From a pocket of his robe Adam brought out a disk of silver
no larger than his palm. When he held it up, Alf saw his own face reflected
there. “Look,” Adam said. "What do you see?”

“Myself.”

“Have you ever seen such a face before?”

Alf blushed. “I—I’m not ugly. But I can't help that.”

“Is your beauty a common, human beauty?”

Alf turned away from the mirror. “Must I be condemned
because I look like this?”

“Not for that reason, but for what it indicates. God has
marked the elven-folk that they may not be lost among the race of men—has made
them surpassingly fair, as fair without as their hearts are black within.”

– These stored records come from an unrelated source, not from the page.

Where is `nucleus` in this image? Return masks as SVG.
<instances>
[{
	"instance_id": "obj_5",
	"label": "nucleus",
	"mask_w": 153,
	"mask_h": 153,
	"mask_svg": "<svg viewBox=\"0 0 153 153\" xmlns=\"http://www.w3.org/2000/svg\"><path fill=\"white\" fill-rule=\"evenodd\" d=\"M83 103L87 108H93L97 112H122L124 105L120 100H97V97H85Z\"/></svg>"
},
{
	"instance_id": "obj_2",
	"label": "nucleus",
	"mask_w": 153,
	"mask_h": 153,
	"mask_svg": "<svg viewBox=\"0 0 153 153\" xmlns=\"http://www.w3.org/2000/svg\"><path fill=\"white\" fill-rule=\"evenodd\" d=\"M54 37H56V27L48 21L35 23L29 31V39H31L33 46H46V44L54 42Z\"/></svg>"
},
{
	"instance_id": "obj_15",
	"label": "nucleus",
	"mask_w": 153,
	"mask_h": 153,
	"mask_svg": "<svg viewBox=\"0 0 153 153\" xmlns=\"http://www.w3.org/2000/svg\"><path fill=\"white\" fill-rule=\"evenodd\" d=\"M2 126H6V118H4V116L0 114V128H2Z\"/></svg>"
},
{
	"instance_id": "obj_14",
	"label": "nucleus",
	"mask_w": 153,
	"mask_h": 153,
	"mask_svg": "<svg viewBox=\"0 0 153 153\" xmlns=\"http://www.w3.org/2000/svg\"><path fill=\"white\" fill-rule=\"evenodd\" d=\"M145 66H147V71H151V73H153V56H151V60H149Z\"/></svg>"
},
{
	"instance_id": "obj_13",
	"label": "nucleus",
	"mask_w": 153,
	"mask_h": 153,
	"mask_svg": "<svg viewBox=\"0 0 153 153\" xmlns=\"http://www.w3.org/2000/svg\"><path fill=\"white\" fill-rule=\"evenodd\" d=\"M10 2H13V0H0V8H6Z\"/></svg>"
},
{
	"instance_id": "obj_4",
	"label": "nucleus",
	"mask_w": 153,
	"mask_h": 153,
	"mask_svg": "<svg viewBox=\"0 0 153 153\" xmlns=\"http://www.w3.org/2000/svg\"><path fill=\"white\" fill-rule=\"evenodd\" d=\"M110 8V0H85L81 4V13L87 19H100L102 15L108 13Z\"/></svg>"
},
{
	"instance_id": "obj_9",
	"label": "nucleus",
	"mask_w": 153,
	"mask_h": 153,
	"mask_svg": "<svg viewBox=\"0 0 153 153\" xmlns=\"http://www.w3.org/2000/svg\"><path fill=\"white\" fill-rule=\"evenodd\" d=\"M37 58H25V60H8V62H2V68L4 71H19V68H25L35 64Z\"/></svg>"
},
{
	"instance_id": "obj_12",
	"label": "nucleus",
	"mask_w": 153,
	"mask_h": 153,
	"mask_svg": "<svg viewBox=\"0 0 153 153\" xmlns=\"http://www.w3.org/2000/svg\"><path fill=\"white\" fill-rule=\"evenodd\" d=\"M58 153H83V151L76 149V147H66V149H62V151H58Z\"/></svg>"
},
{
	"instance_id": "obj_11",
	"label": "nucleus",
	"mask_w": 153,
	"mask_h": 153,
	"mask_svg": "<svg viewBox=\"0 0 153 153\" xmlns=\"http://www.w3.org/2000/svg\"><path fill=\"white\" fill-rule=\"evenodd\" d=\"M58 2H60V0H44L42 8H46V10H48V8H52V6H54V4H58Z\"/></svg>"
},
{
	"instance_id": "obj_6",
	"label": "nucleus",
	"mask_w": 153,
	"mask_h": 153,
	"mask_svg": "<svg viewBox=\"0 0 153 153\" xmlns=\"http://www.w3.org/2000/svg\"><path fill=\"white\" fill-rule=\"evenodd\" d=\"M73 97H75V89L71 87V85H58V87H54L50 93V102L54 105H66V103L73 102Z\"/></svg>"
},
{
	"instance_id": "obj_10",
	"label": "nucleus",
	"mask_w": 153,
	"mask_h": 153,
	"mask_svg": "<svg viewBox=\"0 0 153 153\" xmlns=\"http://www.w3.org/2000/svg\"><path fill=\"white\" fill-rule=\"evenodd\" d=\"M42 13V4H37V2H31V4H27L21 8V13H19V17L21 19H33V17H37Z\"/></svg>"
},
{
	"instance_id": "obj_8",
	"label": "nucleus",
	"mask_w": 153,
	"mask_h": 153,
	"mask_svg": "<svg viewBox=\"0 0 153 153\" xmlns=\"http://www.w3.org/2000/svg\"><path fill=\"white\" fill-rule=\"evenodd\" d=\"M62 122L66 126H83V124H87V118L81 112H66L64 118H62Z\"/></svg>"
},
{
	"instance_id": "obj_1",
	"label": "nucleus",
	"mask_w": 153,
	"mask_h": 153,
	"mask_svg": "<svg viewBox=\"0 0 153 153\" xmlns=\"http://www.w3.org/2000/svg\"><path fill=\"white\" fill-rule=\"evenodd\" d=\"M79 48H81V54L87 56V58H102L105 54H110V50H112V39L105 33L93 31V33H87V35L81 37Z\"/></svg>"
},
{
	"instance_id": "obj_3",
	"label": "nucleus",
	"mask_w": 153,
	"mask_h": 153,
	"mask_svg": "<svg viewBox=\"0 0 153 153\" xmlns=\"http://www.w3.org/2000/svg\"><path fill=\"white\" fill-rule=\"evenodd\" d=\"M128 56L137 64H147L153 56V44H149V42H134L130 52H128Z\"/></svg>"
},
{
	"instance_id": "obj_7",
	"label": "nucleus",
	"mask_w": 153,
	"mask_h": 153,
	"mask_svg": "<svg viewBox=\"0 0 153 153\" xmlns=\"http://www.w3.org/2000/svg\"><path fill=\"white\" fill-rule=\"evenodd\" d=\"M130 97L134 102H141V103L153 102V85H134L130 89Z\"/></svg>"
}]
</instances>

“I am a priest,” Alf said tightly. “A man of God.”

“Truly?”

“The water of baptism did not sear the flesh from my bones;
nor did the chrism of my ordination send me howling into the dark. I have
raised the Host in the Mass, aye, more times than I can count; and never once
have I been stricken down.”

“For that, I have only your word.”

Alf rose, trembling. “Test me. Give me the consecrated
bread; make me drink of the wine. Say the Mass before me—say the very rite of
exorcism over me. I am neither witch nor demon; I am simply Alfred of St.
Ruan’s.”

Adam nodded slowly as if to himself. “So you say. You were a
foundling, I am told.”

“My mother died; I don’t know who my father was. I was given
to the abbey as a hundred other children have been, before and since.”

“By three white owls?”

Suddenly Alf was very still. “Owls? Who told you that?”

“We have heard tales, round about.”

“Owls.” Alf shook his head. “That’s absurd.”

“You came to this city in the company of a hound. A wondrous
hound, white yet with red ears, such as the old people say runs at the heels of
the Lord of the Otherworld or on the trail of the Wild Hunt.”

“Because,” Alf said with taut-strung patience, “such beasts
are bred all over Anglia. Of course Arawn or Herne the Hunter would have a pack
of them.”

“Then whence came yours?”

“She’s not mine. She followed us; she might have belonged to
one of the rebels the King’s men slew. She comes and goes, depending on whether
one of us is disposed to feed or pet her.”

“Indeed,” Brother Adam said. “Do you deny that you have
practiced sorcery?”

Alf lifted his chin. “Yes,” he answered. “I do deny that I
have practiced the black arts.”

Adam stood, unruffled. “So. I am sorry that I interrupted
your study of Master Boethius.”

The other stared at him. “You won’t let me go?”

“I cannot.” Brother Adam sketched a blessing in the air. “
Dominus
vobiscum.


Et cum spiritu tuo
,” Alf responded, signing himself
with more defiance than reverence.

Adam smiled and took his leave.

o0o

The axe swung skyward; poised for a moment against the sun;
flashed down. Its victim fell, cloven neatly in two.


That
for the cursed Hounds,” Jehan muttered.

He set another log on the block and sent it the way of its
fellow. There was an odd, crooked comfort in that labor. At least it was
action, if not the action he wanted.

He scowled at the block, seeing upon it Reynaud’ s thin
sharp face, and smote with all his strength.

“Well smitten!”

He gritted his teeth. Company, he neither needed nor wanted.
He reached for a log, hitched his habit a little higher, and raised the axe.